• _Tarefa proposta A_: Transcreva sem mudar nada as linhas dos registros, começando na linha que contém "From the list" e terminando no fim dos registros. Não inclua as imagens.

• _Texto de origem_:
+++++
Esse cenário, em verdade, cria um círculo vicioso no qual os feitos executivos fiscais acabam demandando, em média, 9 anos e 1 mês para terminarem.

 

A cobrança, por si só, já deve ser considerada um absurdo. Porém, ao invés de coibir referida conduta, o Poder Judiciário tem mitigado os efeitos das decisões contrárias em face dos entes públicos.

 

Isso porque o Código de Processo Civil de 2015 foi expresso em definir o padrão para fixação de honorários nos casos em que a Fazenda Pública for parte, seja no polo ativo ou passivo, trazendo percentuais de sucumbência inferiores aos aplicados aos demais litigantes (art. 85, § 3º). Entretanto, o Superior Tribunal de Justiça, corte a quem incumbe ser o guardião das normas legais do país, quando o valor da condenação da Fazenda Pública é expressivo (conceito que pode ser bastante elástico a depender de quem interpreta), vem desconsiderando a disposição expressa do Código e convalidando aplicação de valor com base em julgamento equitativo, utilizando para tanto um dispositivo específico para valor “inestimável ou irrisório” (art. 85, § 8º).
+++++
• _Registros da tarefa_:
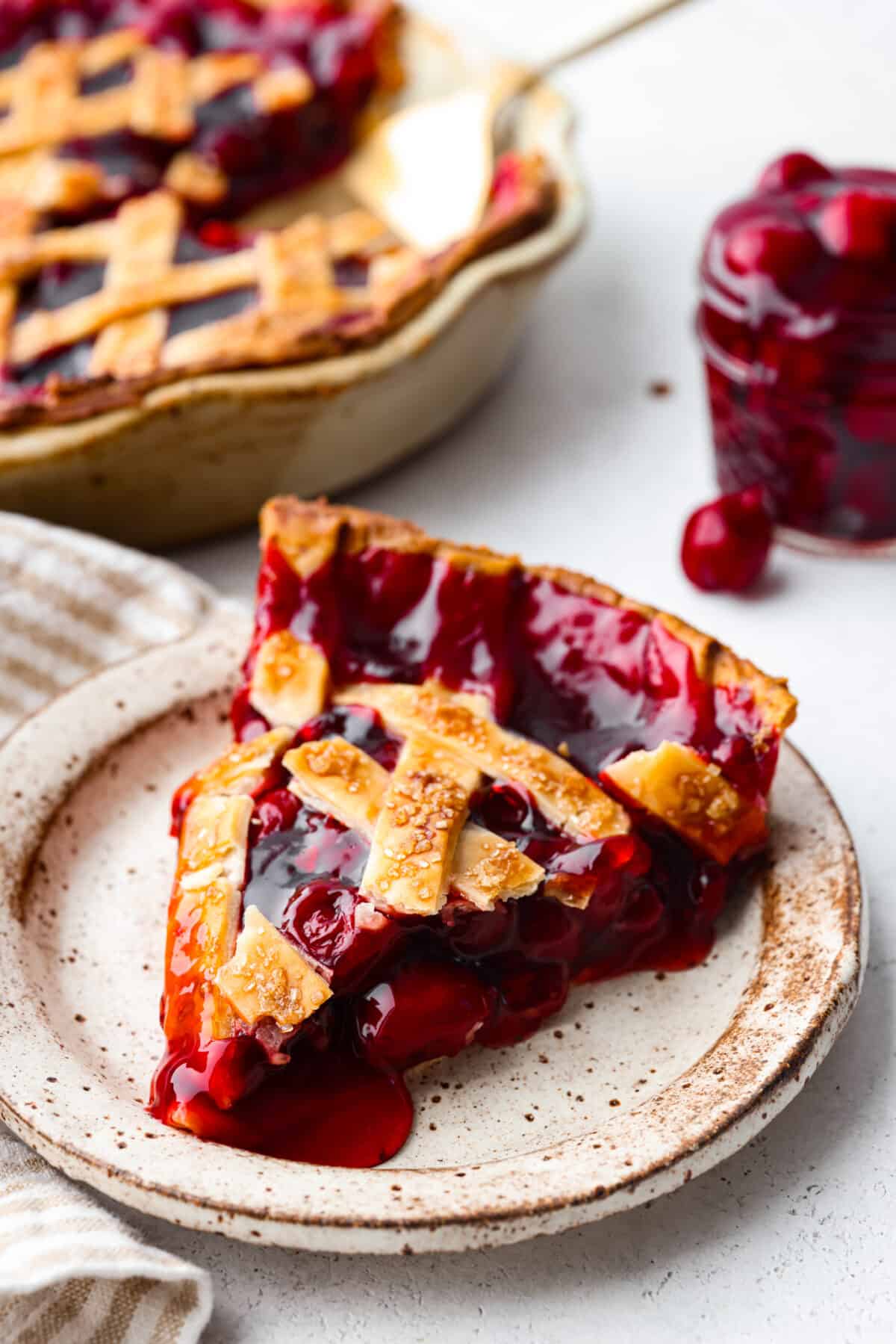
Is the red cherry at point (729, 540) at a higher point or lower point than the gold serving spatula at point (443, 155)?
lower

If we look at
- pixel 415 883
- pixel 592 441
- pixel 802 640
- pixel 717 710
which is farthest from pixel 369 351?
pixel 415 883

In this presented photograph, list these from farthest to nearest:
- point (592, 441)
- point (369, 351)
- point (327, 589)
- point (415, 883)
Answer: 1. point (592, 441)
2. point (369, 351)
3. point (327, 589)
4. point (415, 883)

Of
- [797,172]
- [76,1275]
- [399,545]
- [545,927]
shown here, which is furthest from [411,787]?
[797,172]

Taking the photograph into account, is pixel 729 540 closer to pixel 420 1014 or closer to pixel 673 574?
pixel 673 574

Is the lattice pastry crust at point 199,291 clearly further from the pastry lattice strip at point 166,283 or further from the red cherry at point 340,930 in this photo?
the red cherry at point 340,930

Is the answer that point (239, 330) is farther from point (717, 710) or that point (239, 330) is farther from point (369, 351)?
point (717, 710)

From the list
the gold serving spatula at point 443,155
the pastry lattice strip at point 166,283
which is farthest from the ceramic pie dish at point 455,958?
the gold serving spatula at point 443,155
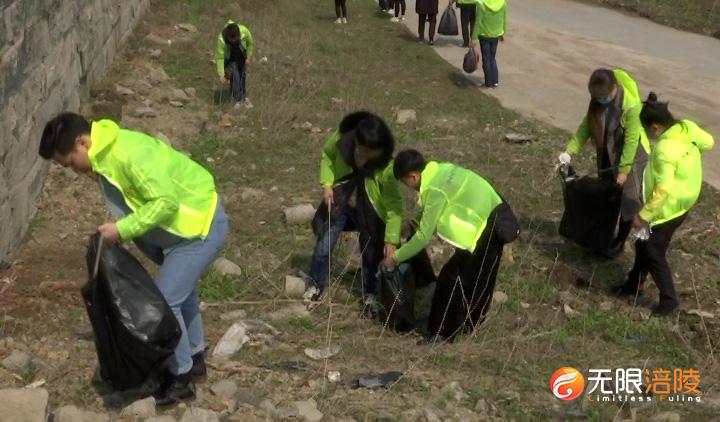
+++++
• _Tarefa proposta B_: Reproduza sem nenhuma alteração o trecho do texto sobre honorários nas execuções fiscais, começando em "Isso porque o" e terminando em "(art. 85, § 8º).".

• _Resposta esperada A_:
From the list
the gold serving spatula at point 443,155
the pastry lattice strip at point 166,283
which is farthest from the ceramic pie dish at point 455,958?
the gold serving spatula at point 443,155

• _Resposta esperada B_:
Isso porque o Código de Processo Civil de 2015 foi expresso em definir o padrão para fixação de honorários nos casos em que a Fazenda Pública for parte, seja no polo ativo ou passivo, trazendo percentuais de sucumbência inferiores aos aplicados aos demais litigantes (art. 85, § 3º). Entretanto, o Superior Tribunal de Justiça, corte a quem incumbe ser o guardião das normas legais do país, quando o valor da condenação da Fazenda Pública é expressivo (conceito que pode ser bastante elástico a depender de quem interpreta), vem desconsiderando a disposição expressa do Código e convalidando aplicação de valor com base em julgamento equitativo, utilizando para tanto um dispositivo específico para valor “inestimável ou irrisório” (art. 85, § 8º).